Last weekend summed up the mood. A goalless draw at home to bottom side Metz ended not with polite applause but with fury. Supporters stormed the pitch, hurled smoke bombs and forced players to sprint for the dressing rooms. The fallout was swift: the home leg of that play-off will be played behind closed doors as punishment.

For a club that talked loudly of ambition after its 2019 takeover by Britain’s Ineos, this is a brutal reality check. Three top-five finishes had suggested a project on the rise. A brief Champions League appearance ended in the preliminary rounds in August, and the season has unravelled since.

In November, hundreds of angry fans massed outside the training ground, confronting players, staff and management. The tension was so raw that several players pushed for exits in the January window, unwilling to ride out the storm.

A club at war with itself

Nice now find themselves in the strangest of positions. On one hand, a shot at silverware in the capital. On the other, the very real threat of dropping out of Ligue 1.

President Jean-Pierre Rivère did not sugar-coat the priorities before the final.

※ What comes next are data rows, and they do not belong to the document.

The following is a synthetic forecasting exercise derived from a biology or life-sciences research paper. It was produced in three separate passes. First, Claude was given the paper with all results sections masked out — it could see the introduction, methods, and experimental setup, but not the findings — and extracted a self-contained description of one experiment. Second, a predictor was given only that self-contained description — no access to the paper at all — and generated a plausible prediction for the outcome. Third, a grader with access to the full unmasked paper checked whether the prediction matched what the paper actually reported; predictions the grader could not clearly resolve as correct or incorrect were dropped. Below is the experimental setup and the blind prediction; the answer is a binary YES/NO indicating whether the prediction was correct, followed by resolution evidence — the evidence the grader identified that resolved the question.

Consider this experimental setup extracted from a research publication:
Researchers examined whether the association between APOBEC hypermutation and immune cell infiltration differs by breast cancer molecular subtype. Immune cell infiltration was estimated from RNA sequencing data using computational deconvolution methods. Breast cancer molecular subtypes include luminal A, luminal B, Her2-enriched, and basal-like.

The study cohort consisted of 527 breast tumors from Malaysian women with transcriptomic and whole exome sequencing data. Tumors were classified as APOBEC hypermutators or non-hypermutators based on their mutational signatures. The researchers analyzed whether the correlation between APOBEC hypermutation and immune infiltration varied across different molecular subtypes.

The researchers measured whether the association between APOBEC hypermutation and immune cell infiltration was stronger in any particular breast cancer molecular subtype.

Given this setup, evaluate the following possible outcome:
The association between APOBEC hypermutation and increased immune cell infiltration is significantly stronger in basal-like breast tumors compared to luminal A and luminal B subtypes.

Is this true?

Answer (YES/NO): NO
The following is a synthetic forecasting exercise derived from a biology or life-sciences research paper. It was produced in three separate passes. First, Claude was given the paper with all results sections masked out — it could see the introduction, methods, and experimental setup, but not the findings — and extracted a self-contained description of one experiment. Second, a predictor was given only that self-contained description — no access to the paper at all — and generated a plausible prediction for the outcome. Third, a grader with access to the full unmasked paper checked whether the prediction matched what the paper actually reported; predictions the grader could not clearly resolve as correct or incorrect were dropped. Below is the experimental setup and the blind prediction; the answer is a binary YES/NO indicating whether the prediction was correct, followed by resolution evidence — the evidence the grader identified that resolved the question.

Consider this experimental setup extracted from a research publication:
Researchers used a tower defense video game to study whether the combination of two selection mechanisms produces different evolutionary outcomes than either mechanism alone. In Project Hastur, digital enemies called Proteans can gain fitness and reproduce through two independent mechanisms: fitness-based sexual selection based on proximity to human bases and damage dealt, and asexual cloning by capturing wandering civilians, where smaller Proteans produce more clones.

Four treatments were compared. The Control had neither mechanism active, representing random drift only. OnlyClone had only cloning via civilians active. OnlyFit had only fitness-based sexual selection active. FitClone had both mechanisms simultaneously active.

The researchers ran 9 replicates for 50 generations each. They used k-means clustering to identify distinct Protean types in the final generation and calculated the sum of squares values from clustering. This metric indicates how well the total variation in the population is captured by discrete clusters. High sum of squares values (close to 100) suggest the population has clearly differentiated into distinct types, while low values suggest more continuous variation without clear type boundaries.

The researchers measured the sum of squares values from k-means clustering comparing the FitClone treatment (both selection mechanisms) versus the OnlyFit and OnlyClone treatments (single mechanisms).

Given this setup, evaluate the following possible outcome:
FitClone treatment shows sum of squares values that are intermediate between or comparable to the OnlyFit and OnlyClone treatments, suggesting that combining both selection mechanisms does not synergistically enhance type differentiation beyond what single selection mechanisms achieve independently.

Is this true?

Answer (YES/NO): NO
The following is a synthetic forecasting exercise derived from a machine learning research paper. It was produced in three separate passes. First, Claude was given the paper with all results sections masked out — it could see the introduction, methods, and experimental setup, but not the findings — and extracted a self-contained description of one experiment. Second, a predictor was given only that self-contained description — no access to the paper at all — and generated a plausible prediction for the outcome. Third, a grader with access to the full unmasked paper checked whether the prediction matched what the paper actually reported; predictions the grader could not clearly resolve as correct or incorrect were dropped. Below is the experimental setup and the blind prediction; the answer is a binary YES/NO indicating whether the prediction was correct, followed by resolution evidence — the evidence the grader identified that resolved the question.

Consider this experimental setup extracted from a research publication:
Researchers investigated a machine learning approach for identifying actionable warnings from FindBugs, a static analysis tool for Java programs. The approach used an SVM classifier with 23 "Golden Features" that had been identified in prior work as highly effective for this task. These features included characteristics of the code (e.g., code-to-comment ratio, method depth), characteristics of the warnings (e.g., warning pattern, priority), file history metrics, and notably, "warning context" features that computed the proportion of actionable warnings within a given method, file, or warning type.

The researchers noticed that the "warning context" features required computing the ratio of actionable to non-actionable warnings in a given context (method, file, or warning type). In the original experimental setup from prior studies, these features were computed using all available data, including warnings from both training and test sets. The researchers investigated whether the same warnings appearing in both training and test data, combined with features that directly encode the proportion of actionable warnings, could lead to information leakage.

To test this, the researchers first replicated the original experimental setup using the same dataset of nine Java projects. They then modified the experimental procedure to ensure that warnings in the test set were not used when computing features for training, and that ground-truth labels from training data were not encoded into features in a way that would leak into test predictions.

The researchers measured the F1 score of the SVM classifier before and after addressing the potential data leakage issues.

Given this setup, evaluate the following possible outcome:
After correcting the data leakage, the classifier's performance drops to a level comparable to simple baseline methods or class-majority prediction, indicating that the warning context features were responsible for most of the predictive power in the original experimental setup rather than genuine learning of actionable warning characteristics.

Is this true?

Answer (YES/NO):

“It is still a final, so of course we will give our all. But the two matches that come after are more important,” he admitted. “We want to stay in Ligue 1. That is our only ambition.”

It is a stark statement, but an honest one. The French Cup, for all its prestige, has become a sideshow to a survival battle.

Yet history hangs over Nice in a curious way. The last time they lifted this trophy was 1997. That same year, they were relegated. The symmetry is uncomfortable. Superstition or not, it lingers in the background as they prepare to walk out at the Stade de France again.

Nobody is rushing to make them favourites. Lens carry the form, the confidence, the feel-good story. Nice bring turmoil, tension and, now, the stain of another night of violence involving some of their followers.

French football wanted a festival in Saint-Denis. Instead, it gets a final played under heavy police presence, with one club chasing a dream and the other fighting off a nightmare that refuses to end.